- **What is required**:
Return every line of the records below that contains the string "farm". Matching is case-sensitive.

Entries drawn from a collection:
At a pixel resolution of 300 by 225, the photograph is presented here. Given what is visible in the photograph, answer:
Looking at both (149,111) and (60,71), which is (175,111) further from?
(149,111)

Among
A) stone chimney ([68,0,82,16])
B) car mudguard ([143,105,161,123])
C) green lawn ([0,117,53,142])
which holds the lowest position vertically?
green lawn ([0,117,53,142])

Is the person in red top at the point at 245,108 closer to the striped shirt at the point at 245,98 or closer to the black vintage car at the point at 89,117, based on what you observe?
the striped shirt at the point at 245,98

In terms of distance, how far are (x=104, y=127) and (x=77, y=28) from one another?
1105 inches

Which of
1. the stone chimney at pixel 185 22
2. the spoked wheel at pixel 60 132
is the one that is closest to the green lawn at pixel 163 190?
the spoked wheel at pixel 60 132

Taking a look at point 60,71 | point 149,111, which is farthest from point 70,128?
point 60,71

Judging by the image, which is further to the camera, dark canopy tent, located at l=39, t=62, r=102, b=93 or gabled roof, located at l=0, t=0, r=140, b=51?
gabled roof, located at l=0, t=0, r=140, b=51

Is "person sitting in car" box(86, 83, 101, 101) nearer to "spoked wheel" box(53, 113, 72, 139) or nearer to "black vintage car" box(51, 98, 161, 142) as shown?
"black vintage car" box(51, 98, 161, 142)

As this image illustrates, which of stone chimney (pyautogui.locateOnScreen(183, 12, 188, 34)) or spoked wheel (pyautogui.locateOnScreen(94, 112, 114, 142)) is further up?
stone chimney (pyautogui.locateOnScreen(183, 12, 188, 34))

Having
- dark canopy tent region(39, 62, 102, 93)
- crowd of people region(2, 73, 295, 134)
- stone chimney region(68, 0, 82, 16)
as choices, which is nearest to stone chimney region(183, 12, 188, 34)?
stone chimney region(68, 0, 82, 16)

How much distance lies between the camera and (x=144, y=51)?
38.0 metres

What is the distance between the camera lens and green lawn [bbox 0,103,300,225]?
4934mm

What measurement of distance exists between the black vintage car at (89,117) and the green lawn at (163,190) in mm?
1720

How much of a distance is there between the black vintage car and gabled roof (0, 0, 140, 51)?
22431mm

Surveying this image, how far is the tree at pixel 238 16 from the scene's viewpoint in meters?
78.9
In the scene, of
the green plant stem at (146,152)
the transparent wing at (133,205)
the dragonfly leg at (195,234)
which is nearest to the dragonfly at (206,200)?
* * *
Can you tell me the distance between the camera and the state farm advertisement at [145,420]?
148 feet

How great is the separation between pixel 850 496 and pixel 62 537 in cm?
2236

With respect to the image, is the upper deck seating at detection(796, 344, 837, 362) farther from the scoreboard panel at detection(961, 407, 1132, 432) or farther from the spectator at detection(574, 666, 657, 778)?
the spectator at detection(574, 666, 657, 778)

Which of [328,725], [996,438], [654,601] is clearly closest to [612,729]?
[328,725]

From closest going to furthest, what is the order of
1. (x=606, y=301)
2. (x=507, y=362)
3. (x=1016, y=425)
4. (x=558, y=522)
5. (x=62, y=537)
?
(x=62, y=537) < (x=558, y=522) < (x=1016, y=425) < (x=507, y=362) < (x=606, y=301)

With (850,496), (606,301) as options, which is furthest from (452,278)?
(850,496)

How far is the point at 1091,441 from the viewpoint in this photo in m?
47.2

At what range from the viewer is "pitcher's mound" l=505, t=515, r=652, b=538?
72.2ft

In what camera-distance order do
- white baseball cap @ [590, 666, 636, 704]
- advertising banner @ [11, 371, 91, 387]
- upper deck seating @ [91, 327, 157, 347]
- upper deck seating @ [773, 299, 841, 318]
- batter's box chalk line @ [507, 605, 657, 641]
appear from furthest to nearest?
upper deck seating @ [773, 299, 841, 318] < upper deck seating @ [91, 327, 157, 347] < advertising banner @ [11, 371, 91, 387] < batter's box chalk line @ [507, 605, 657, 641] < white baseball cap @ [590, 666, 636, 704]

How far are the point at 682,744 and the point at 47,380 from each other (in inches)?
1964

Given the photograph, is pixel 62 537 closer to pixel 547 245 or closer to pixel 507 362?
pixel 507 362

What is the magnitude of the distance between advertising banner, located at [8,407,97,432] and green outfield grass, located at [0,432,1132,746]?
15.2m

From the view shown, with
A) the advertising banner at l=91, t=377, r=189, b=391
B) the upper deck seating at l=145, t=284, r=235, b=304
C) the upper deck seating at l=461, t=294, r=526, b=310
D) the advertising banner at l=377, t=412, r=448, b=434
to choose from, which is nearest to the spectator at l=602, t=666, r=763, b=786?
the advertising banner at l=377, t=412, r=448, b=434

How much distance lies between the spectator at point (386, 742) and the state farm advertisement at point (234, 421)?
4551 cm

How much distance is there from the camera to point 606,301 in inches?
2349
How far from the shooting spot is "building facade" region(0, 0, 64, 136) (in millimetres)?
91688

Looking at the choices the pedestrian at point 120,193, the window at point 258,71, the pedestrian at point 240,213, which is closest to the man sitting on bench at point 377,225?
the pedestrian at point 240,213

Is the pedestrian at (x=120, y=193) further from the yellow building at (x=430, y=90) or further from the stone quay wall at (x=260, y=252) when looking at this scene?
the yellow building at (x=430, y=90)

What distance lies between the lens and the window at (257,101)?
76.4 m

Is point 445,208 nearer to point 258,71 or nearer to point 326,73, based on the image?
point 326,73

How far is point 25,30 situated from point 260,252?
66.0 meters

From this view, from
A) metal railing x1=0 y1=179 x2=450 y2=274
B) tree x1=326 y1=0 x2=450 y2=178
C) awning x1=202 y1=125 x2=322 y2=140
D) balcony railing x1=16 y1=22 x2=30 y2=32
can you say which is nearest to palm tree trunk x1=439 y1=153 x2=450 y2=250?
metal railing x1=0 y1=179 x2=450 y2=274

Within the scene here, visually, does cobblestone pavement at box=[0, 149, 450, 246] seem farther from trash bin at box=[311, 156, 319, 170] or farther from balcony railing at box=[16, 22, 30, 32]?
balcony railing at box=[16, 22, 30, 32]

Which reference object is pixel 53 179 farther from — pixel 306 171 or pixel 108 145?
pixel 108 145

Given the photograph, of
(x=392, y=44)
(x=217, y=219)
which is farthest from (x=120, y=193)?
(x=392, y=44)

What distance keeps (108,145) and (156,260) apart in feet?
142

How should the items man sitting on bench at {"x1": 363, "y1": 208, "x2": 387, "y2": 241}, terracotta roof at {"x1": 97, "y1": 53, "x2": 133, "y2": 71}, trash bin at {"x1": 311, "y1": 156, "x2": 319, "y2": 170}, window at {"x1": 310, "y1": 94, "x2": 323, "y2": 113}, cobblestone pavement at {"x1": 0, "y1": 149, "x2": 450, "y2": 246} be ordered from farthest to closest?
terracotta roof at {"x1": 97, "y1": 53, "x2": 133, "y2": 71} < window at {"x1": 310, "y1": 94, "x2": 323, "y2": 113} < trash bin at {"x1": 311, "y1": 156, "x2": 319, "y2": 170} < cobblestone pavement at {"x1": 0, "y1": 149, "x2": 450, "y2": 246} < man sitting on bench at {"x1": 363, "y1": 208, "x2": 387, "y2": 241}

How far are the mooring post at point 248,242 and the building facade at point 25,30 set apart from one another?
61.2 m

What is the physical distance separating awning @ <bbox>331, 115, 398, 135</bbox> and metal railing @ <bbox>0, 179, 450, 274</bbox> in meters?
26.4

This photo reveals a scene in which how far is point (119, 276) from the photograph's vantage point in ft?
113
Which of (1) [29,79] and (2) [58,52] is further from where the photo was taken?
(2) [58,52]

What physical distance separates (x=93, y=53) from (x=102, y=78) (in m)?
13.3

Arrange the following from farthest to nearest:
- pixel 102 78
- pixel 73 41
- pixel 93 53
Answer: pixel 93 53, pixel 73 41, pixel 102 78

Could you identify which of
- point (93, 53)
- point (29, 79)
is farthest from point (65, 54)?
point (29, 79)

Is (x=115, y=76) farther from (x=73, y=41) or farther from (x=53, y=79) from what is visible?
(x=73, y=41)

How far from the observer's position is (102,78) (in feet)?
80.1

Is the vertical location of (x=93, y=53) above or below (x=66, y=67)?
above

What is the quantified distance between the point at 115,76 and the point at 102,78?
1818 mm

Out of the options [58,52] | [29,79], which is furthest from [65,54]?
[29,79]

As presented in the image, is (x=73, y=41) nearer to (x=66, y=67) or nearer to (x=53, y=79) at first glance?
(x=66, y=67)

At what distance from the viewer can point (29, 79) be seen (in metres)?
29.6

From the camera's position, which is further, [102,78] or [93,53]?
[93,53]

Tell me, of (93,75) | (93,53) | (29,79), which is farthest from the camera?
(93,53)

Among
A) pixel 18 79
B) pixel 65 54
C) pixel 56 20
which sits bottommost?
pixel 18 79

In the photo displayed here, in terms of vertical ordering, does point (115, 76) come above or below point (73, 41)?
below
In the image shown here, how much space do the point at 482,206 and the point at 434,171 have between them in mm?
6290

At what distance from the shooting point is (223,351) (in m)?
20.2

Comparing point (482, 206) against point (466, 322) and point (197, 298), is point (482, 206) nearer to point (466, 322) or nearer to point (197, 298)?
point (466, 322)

- **Exercise output**:
Can you tell me the distance between the camera and the state farm advertisement at [145,420]?
How much distance lies between the spectator at point (386, 742) and the state farm advertisement at point (234, 421)?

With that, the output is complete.